=== Begin Enclosure ===

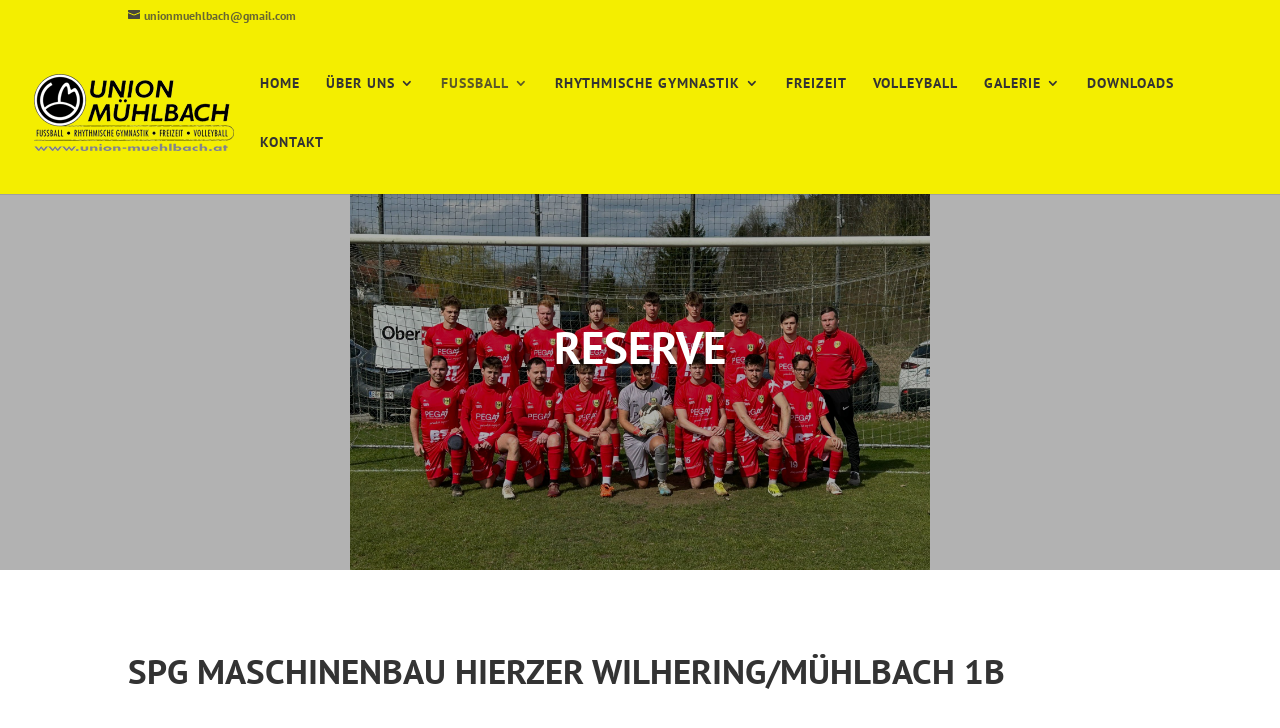

--- FILE ---
content_type: text/css
request_url: https://www.union-muehlbach.at/wp-content/themes/divi-child/fonts/fonts.css?vers=1.0
body_size: 170
content:
/* pt-sans-regular - latin */
@font-face {
  font-family: 'PT Sans';
  font-style: normal;
  font-weight: 400;
  src: url('pt-sans/pt-sans-v17-latin-regular.eot'); /* IE9 Compat Modes */
  src: local(''),
       url('pt-sans/pt-sans-v17-latin-regular.eot?#iefix') format('embedded-opentype'), /* IE6-IE8 */
       url('pt-sans/pt-sans-v17-latin-regular.woff2') format('woff2'), /* Super Modern Browsers */
       url('pt-sans/pt-sans-v17-latin-regular.woff') format('woff'), /* Modern Browsers */
       url('pt-sans/pt-sans-v17-latin-regular.ttf') format('truetype'), /* Safari, Android, iOS */
       url('pt-sans/pt-sans-v17-latin-regular.svg#PTSans') format('svg'); /* Legacy iOS */
}
/* pt-sans-italic - latin */
@font-face {
  font-family: 'PT Sans';
  font-style: italic;
  font-weight: 400;
  src: url('pt-sans/pt-sans-v17-latin-italic.eot'); /* IE9 Compat Modes */
  src: local(''),
       url('pt-sans/pt-sans-v17-latin-italic.eot?#iefix') format('embedded-opentype'), /* IE6-IE8 */
       url('pt-sans/pt-sans-v17-latin-italic.woff2') format('woff2'), /* Super Modern Browsers */
       url('pt-sans/pt-sans-v17-latin-italic.woff') format('woff'), /* Modern Browsers */
       url('pt-sans/pt-sans-v17-latin-italic.ttf') format('truetype'), /* Safari, Android, iOS */
       url('pt-sans/pt-sans-v17-latin-italic.svg#PTSans') format('svg'); /* Legacy iOS */
}
/* pt-sans-700 - latin */
@font-face {
  font-family: 'PT Sans';
  font-style: normal;
  font-weight: 700;
  src: url('pt-sans/pt-sans-v17-latin-700.eot'); /* IE9 Compat Modes */
  src: local(''),
       url('pt-sans/pt-sans-v17-latin-700.eot?#iefix') format('embedded-opentype'), /* IE6-IE8 */
       url('pt-sans/pt-sans-v17-latin-700.woff2') format('woff2'), /* Super Modern Browsers */
       url('pt-sans/pt-sans-v17-latin-700.woff') format('woff'), /* Modern Browsers */
       url('pt-sans/pt-sans-v17-latin-700.ttf') format('truetype'), /* Safari, Android, iOS */
       url('pt-sans/pt-sans-v17-latin-700.svg#PTSans') format('svg'); /* Legacy iOS */
}
/* pt-sans-700italic - latin */
@font-face {
  font-family: 'PT Sans';
  font-style: italic;
  font-weight: 700;
  src: url('pt-sans/pt-sans-v17-latin-700italic.eot'); /* IE9 Compat Modes */
  src: local(''),
       url('pt-sans/pt-sans-v17-latin-700italic.eot?#iefix') format('embedded-opentype'), /* IE6-IE8 */
       url('pt-sans/pt-sans-v17-latin-700italic.woff2') format('woff2'), /* Super Modern Browsers */
       url('pt-sans/pt-sans-v17-latin-700italic.woff') format('woff'), /* Modern Browsers */
       url('pt-sans/pt-sans-v17-latin-700italic.ttf') format('truetype'), /* Safari, Android, iOS */
       url('pt-sans/pt-sans-v17-latin-700italic.svg#PTSans') format('svg'); /* Legacy iOS */
}

--- FILE ---
content_type: text/css
request_url: https://www.union-muehlbach.at/wp-content/themes/divi-child/custom.css?vers=1.3
body_size: -93
content:

.mfp-title{
	display:none !important;
}

.mobile_menu_bar,
.mobile_menu_bar:before {
	color:#000 !important;
}














@media (max-width: 1200px) {


}
@media (max-width: 980px) {

}



--- FILE ---
content_type: application/javascript
request_url: https://www.union-muehlbach.at/wp-content/themes/divi-child/custom.js?vers=1.2
body_size: -173
content:

jQuery( document ).ready(function() {

	
});
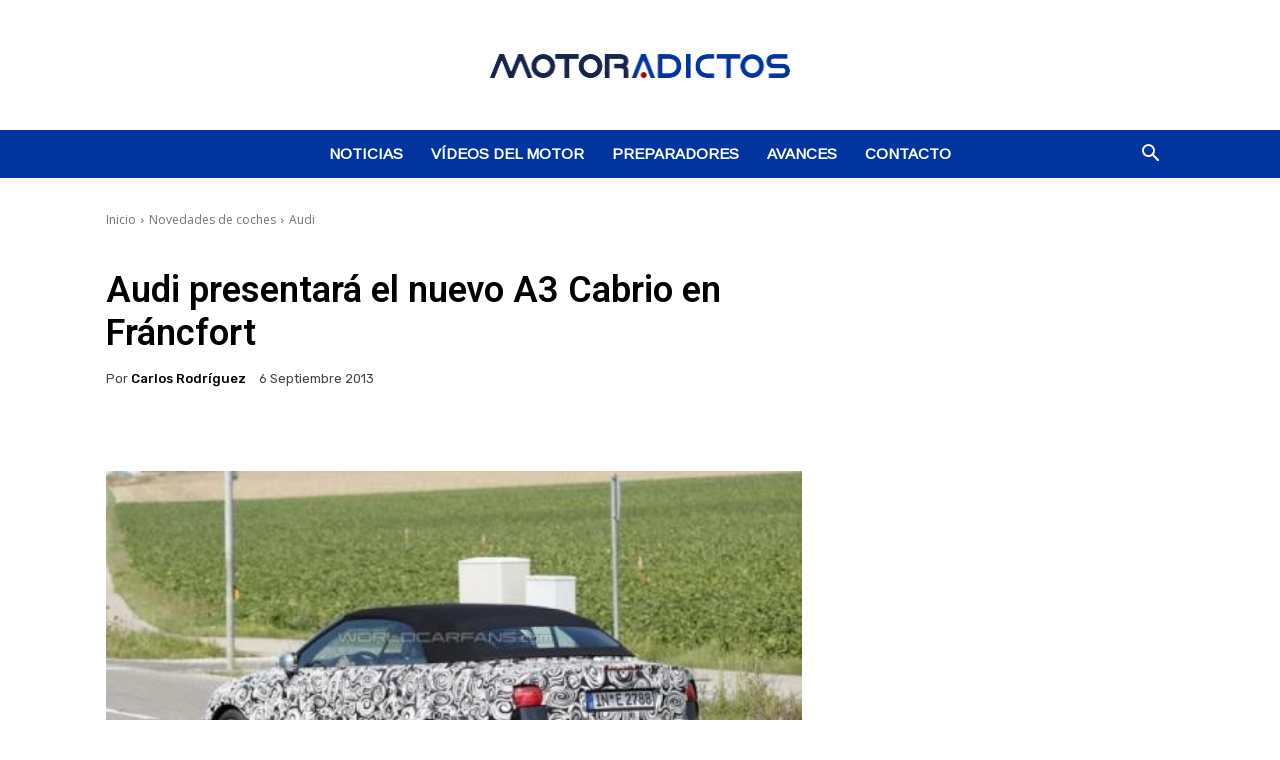

--- FILE ---
content_type: text/css
request_url: https://www.motoradictos.com/wp-content/plugins/td-composer/legacy/Newspaper/includes/demos/cars/demo_style.css
body_size: 85
content:
/*  ----------------------------------------------------------------------------
    responsive settings
*/
/* responsive landscape tablet */
/* responsive portrait tablet */
/* responsive portrait phone */
/* Cars demo */
.td-cars .td-header-style-10 .sf-menu > li > a::after {
  display: none;
}
.td-cars .td-main-page-wrap {
  padding-top: 0 !important;
}
.td-cars .td-header-style-10 .td-header-gradient:before {
  display: none;
}
.td-cars .td-header-style-10 .td-header-sp-logo img {
  width: 100%;
}
.td-cars .td-black-row {
  margin-bottom: 24px !important;
  padding-top: 30px !important;
  background-color: #111111 !important;
}
.td-cars .td-black-row .td_block_big_grid_1,
.td-cars .td-black-row .td_block_big_grid_2,
.td-cars .td-black-row .td_block_big_grid_3,
.td-cars .td-black-row .td_block_big_grid_4,
.td-cars .td-black-row .td_block_big_grid_5,
.td-cars .td-black-row .td_block_big_grid_6,
.td-cars .td-black-row .td_block_big_grid_7,
.td-cars .td-black-row .td_block_big_grid_8 {
  margin-bottom: 30px;
}
.td-cars .td-trending-now-title {
  font-family: Droid Serif;
  font-size: 13px;
  padding: 2px 12px;
}
.td-cars .td-black-video-playlist {
  margin-bottom: 30px !important;
  padding-top: 30px !important;
  background-color: #111;
}
.td-cars .td_block_video_playlist {
  margin-bottom: 30px;
}
.td-cars .td_video_title_text {
  font-family: Droid Serif !important;
  font-size: 18px !important;
  font-weight: normal !important;
}
.td-cars .td-pb-span4 .td_module_10 .entry-title {
  font-size: 16px;
  font-weight: bold;
}
.td-cars .td-sml-current-item-title {
  font-weight: bold;
  font-family: Droid Serif;
}
.td-cars #td-theme-settings .td-skin-buy a {
  background-color: #ef3726;
}
.td-cars .td-module-comments a,
.td-cars .td_video_playlist_title {
  background-color: #ef3726;
}
.td-cars .td-module-comments a:after {
  border-color: #ef3726 transparent transparent transparent;
}
.td-cars .td-header-style-10 .sf-menu > li > a:hover,
.td-cars .td-header-style-10 .sf-menu > .sfHover > a,
.td-cars .td-header-style-10 .sf-menu > .current-menu-item > a,
.td-cars .td-header-style-10 .sf-menu > .current-menu-ancestor > a,
.td-cars .td-header-style-10 .sf-menu > .current-category-ancestor > a,
.td-cars .td-header-style-10 .header-search-wrap .td-icon-search:hover {
  color: #000;
}
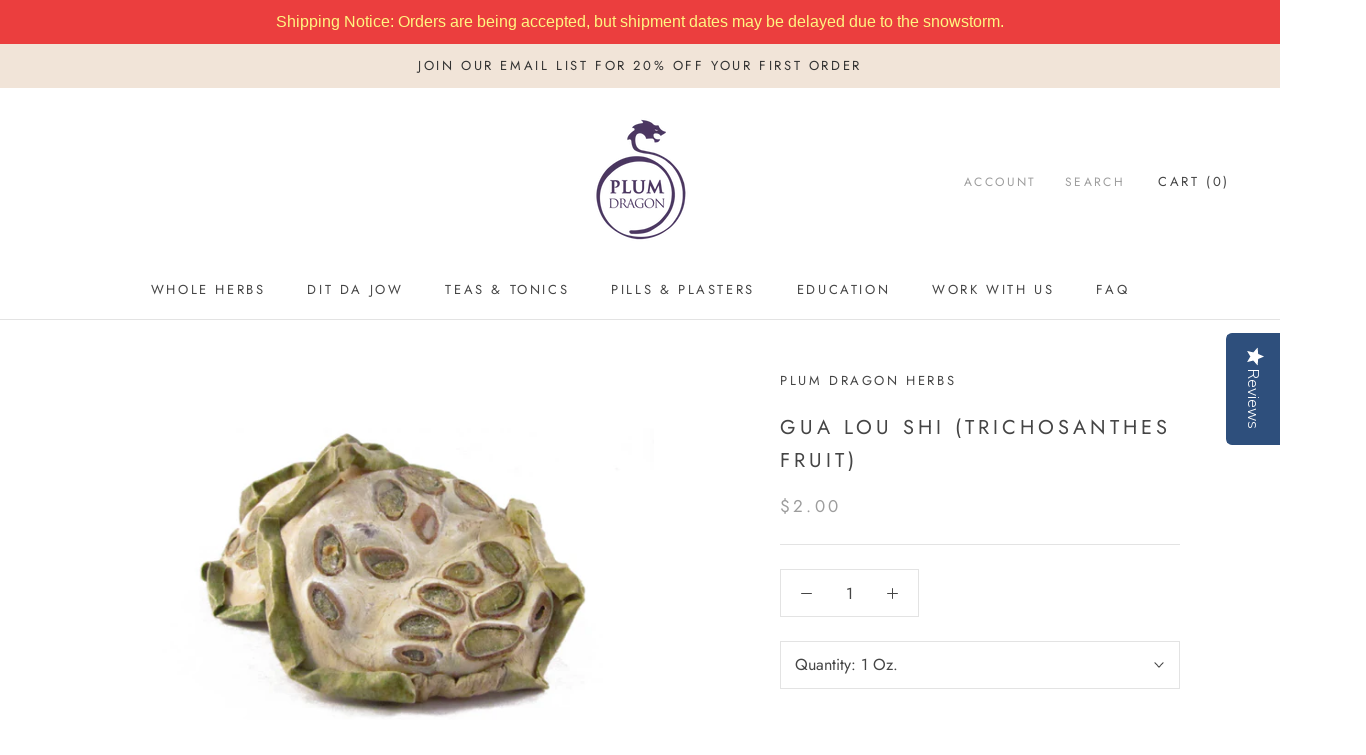

--- FILE ---
content_type: text/javascript
request_url: https://plumdragonherbs.com/cdn/shop/t/24/assets/custom.js?v=183944157590872491501647525947
body_size: -643
content:
//# sourceMappingURL=/cdn/shop/t/24/assets/custom.js.map?v=183944157590872491501647525947
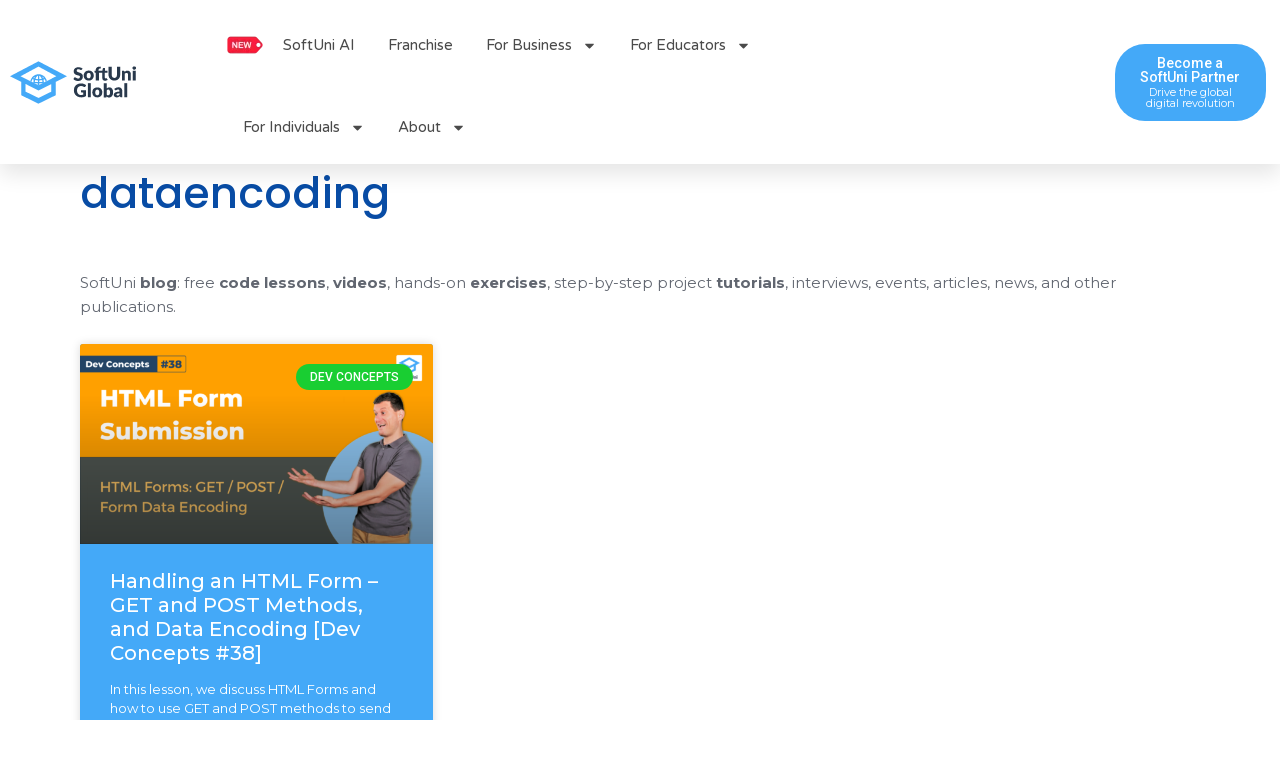

--- FILE ---
content_type: text/css
request_url: https://softuni.org/wp-content/uploads/elementor/css/post-7091.css?ver=1768920447
body_size: 532
content:
.elementor-7091 .elementor-element.elementor-element-b27b365{padding:20px 0px 30px 0px;}.elementor-widget-heading .elementor-heading-title{font-family:var( --e-global-typography-primary-font-family ), Sans-serif;font-size:var( --e-global-typography-primary-font-size );font-weight:var( --e-global-typography-primary-font-weight );color:var( --e-global-color-primary );}.elementor-7091 .elementor-element.elementor-element-e540054 > .elementor-widget-container{margin:0px 0px 0px 0px;padding:0px 0px 0px 0px;}.elementor-7091 .elementor-element.elementor-element-e540054{text-align:left;}.elementor-7091 .elementor-element.elementor-element-e540054 .elementor-heading-title{font-family:"Poppins", Sans-serif;font-size:43px;font-weight:500;color:var( --e-global-color-1853e5a );}.elementor-widget-text-editor{font-family:var( --e-global-typography-text-font-family ), Sans-serif;font-size:var( --e-global-typography-text-font-size );font-weight:var( --e-global-typography-text-font-weight );color:var( --e-global-color-text );}.elementor-widget-text-editor.elementor-drop-cap-view-stacked .elementor-drop-cap{background-color:var( --e-global-color-primary );}.elementor-widget-text-editor.elementor-drop-cap-view-framed .elementor-drop-cap, .elementor-widget-text-editor.elementor-drop-cap-view-default .elementor-drop-cap{color:var( --e-global-color-primary );border-color:var( --e-global-color-primary );}.elementor-widget-posts .elementor-button{background-color:var( --e-global-color-accent );font-family:var( --e-global-typography-accent-font-family ), Sans-serif;font-weight:var( --e-global-typography-accent-font-weight );}.elementor-widget-posts .elementor-post__title, .elementor-widget-posts .elementor-post__title a{color:var( --e-global-color-secondary );font-family:var( --e-global-typography-primary-font-family ), Sans-serif;font-size:var( --e-global-typography-primary-font-size );font-weight:var( --e-global-typography-primary-font-weight );}.elementor-widget-posts .elementor-post__meta-data{font-family:var( --e-global-typography-secondary-font-family ), Sans-serif;font-weight:var( --e-global-typography-secondary-font-weight );}.elementor-widget-posts .elementor-post__excerpt p{font-family:var( --e-global-typography-text-font-family ), Sans-serif;font-size:var( --e-global-typography-text-font-size );font-weight:var( --e-global-typography-text-font-weight );}.elementor-widget-posts .elementor-post__read-more{color:var( --e-global-color-accent );}.elementor-widget-posts a.elementor-post__read-more{font-family:var( --e-global-typography-accent-font-family ), Sans-serif;font-weight:var( --e-global-typography-accent-font-weight );}.elementor-widget-posts .elementor-post__card .elementor-post__badge{background-color:var( --e-global-color-accent );font-family:var( --e-global-typography-accent-font-family ), Sans-serif;font-weight:var( --e-global-typography-accent-font-weight );}.elementor-widget-posts .elementor-pagination{font-family:var( --e-global-typography-secondary-font-family ), Sans-serif;font-weight:var( --e-global-typography-secondary-font-weight );}.elementor-widget-posts .e-load-more-message{font-family:var( --e-global-typography-secondary-font-family ), Sans-serif;font-weight:var( --e-global-typography-secondary-font-weight );}.elementor-7091 .elementor-element.elementor-element-f2176d9{--grid-row-gap:35px;--grid-column-gap:30px;}.elementor-7091 .elementor-element.elementor-element-f2176d9 > .elementor-widget-container{margin:5px 0px 0px 0px;}.elementor-7091 .elementor-element.elementor-element-f2176d9 .elementor-post__thumbnail__link{width:100%;}.elementor-7091 .elementor-element.elementor-element-f2176d9 .elementor-post__meta-data span + span:before{content:"•";}.elementor-7091 .elementor-element.elementor-element-f2176d9 .elementor-post__card{background-color:var( --e-global-color-primary );}.elementor-7091 .elementor-element.elementor-element-f2176d9 .elementor-post__card .elementor-post__meta-data{border-top-color:#FFFFFF;}.elementor-7091 .elementor-element.elementor-element-f2176d9 .elementor-post__text{margin-top:5px;}.elementor-7091 .elementor-element.elementor-element-f2176d9 .elementor-post__badge{right:0;}.elementor-7091 .elementor-element.elementor-element-f2176d9 .elementor-post__card .elementor-post__badge{background-color:#19CE32;margin:20px;}.elementor-7091 .elementor-element.elementor-element-f2176d9 .elementor-post__title, .elementor-7091 .elementor-element.elementor-element-f2176d9 .elementor-post__title a{color:var( --e-global-color-astglobalcolor5 );font-family:"Montserrat", Sans-serif;font-size:20px;font-weight:500;}.elementor-7091 .elementor-element.elementor-element-f2176d9 .elementor-post__title{margin-bottom:15px;}.elementor-7091 .elementor-element.elementor-element-f2176d9 .elementor-post__meta-data{color:var( --e-global-color-astglobalcolor5 );}.elementor-7091 .elementor-element.elementor-element-f2176d9 .elementor-post__excerpt p{color:var( --e-global-color-astglobalcolor5 );font-family:"Montserrat", Sans-serif;font-size:13px;font-weight:400;}.elementor-7091 .elementor-element.elementor-element-f2176d9 .elementor-post__excerpt{margin-bottom:8px;}.elementor-7091 .elementor-element.elementor-element-f2176d9 .elementor-post__read-more{color:var( --e-global-color-astglobalcolor5 );}.elementor-7091 .elementor-element.elementor-element-f2176d9 .elementor-pagination{text-align:center;margin-top:20px;}body:not(.rtl) .elementor-7091 .elementor-element.elementor-element-f2176d9 .elementor-pagination .page-numbers:not(:first-child){margin-left:calc( 15px/2 );}body:not(.rtl) .elementor-7091 .elementor-element.elementor-element-f2176d9 .elementor-pagination .page-numbers:not(:last-child){margin-right:calc( 15px/2 );}body.rtl .elementor-7091 .elementor-element.elementor-element-f2176d9 .elementor-pagination .page-numbers:not(:first-child){margin-right:calc( 15px/2 );}body.rtl .elementor-7091 .elementor-element.elementor-element-f2176d9 .elementor-pagination .page-numbers:not(:last-child){margin-left:calc( 15px/2 );}@media(max-width:1024px){.elementor-7091 .elementor-element.elementor-element-b27b365{padding:20px 20px 25px 20px;}.elementor-7091 .elementor-element.elementor-element-50485d2 > .elementor-element-populated{padding:0px 0px 0px 0px;}.elementor-widget-heading .elementor-heading-title{font-size:var( --e-global-typography-primary-font-size );}.elementor-widget-text-editor{font-size:var( --e-global-typography-text-font-size );}.elementor-widget-posts .elementor-post__title, .elementor-widget-posts .elementor-post__title a{font-size:var( --e-global-typography-primary-font-size );}.elementor-widget-posts .elementor-post__excerpt p{font-size:var( --e-global-typography-text-font-size );}}@media(max-width:767px){.elementor-7091 .elementor-element.elementor-element-b27b365{padding:20px 15px 20px 15px;}.elementor-widget-heading .elementor-heading-title{font-size:var( --e-global-typography-primary-font-size );}.elementor-7091 .elementor-element.elementor-element-e540054 .elementor-heading-title{font-size:45px;}.elementor-widget-text-editor{font-size:var( --e-global-typography-text-font-size );}.elementor-widget-posts .elementor-post__title, .elementor-widget-posts .elementor-post__title a{font-size:var( --e-global-typography-primary-font-size );}.elementor-widget-posts .elementor-post__excerpt p{font-size:var( --e-global-typography-text-font-size );}.elementor-7091 .elementor-element.elementor-element-f2176d9 .elementor-post__thumbnail__link{width:100%;}}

=== End Enclosure ===

What to work on: Show all lines in the entries above where the word "portrait" appears.

Finished exercise:
/* responsive portrait tablet */
/* responsive portrait phone */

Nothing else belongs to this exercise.